Radiography of the Tourism Data Space in Spain

19/12/2022
Radiography of the Tourism Data Space in Spain

Spain seeks to lead the construction of the European Tourism Data Space. With this objective, this deliverable reflects both the challenges and opportunities of the national sector, as well as the needs and added value of this data space, and reflects the importance of moving from the approach based on the tourist destination to one with the tourist in the center.

From the Office of Data, belonging to the State Secretariat for Digitalization and Artificial Intelligence of the Ministry of Economic Affairs and Digital Transformation, and in collaboration with the Tourism Working Group of the Spanish Hub of Gais-X, the X-ray of the data space of the Spanish Tourism is made public. This action is part of the public-private collaboration model for the constitution of the sectoral data sharing spaces, promoted by the Secretary of State for Digitalization and Artificial Intelligence as part of a more general framework of programs for the digitalization of the Spanish society and economy, all articulated by the Recovery, Transformation and Resilience Plan in line with the European data strategy and the Digital Spain Agenda 2025.

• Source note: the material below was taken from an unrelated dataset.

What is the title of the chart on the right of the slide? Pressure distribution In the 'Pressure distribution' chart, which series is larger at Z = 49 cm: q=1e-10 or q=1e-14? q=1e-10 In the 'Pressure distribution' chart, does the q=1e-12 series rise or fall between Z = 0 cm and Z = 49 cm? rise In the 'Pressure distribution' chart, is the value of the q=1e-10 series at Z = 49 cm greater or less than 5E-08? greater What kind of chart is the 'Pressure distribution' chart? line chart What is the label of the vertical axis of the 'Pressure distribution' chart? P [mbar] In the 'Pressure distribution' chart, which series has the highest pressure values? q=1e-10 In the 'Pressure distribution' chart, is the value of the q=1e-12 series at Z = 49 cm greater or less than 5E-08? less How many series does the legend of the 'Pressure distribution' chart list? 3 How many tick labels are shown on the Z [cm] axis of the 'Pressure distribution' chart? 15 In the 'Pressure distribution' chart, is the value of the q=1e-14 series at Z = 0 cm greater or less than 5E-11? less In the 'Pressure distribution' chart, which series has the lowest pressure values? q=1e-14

The tourism industry is a powerful engine of the national economy and employment. However, it is affected by the high fragmentation and atomization of the sector, as well as by a very heterogeneous degree of digitalization. In addition, as a transversal industry, it is directly related to other sectors such as mobility, health, culture, historical heritage and the environment, among others. Therefore, data spaces are optimal tools to promote federated business networks that serve to break informational silos and provide transparency and resilience against risks associated with disruptions in sectoral value chains. In addition, these networks are dynamic and evolutionary, allowing us to capitalize on the progressive digital transformation of Spanish tourism organizations, reusing investments in information systems and potentially opening new lines of business.

Therefore, Spain seeks to lead the construction of the tourism data space in Europe, for which this deliverable represents a reference and a starting point. The document seeks to gather both the challenges and opportunities that the sector currently has, as well as the needs and added value that the creation of this data space will bring, and reflects the importance of moving from the current approach based on the tourist destination to one where the tourist is placed in the center.

Likewise, based on a case-based approach to use on common data platforms, the value of the use of open data sets (open data), as well as some incipient efforts around the sharing of information between private organizations. Within this B2B environment (Business-to-Business), it also addresses the governance of processes and participants to promote sovereign data sharing across different areas with relevance in the tourism sector. The challenges in the scalability of these models, their design principles and criteria (articulated around the data space paradigm) and the correspondence between these criteria and various existing technical architectures are analyzed.

At the same time, these architectures address different technical areas of relevance, such as sovereignty in the sharing and use of data sets, interoperability (both at the semantic level, and of systems and infrastructures), the necessary coordination between the actors for the creation of value, the security of the systems and a functional modularity with which to provide flexibility and technological agnosticism to the operational deployment. In the latter sense, a general methodology for the construction of data spaces has also been included, which serves as a roadmap for its implementation.

Data spaces

Data spaces should be understood as virtual federated sharing ecosystems, the result of the dynamic interconnection of the different participating agents, and which do not have a pre-established monolithic infrastructure, but are formed by the sum of all infrastructures that comply with a minimum set of rules that enable interoperability between them. The architectural models of the spaces are designed to ensure the confidence and security of the resources involved in it, facilitating scalability by design. This makes them, based on a critical mass that provides liquidity to the ecosystem, optimal vehicles for the development of the Data Economy, by enabling the legitimate location, access, exchange and reuse of public and private data sets, positioning the data as a non-rival resource, whose usefulness grows as its use is generalized, in a clear example of network effect. These ecosystems go beyond the bilateral exchange of information, constituting federations of autonomous systems from where to enhance the value of the data with security, confidence and sovereignty, and where all the actors involved can benefit from the added value of having data sets with which to enhance the national tourism sector.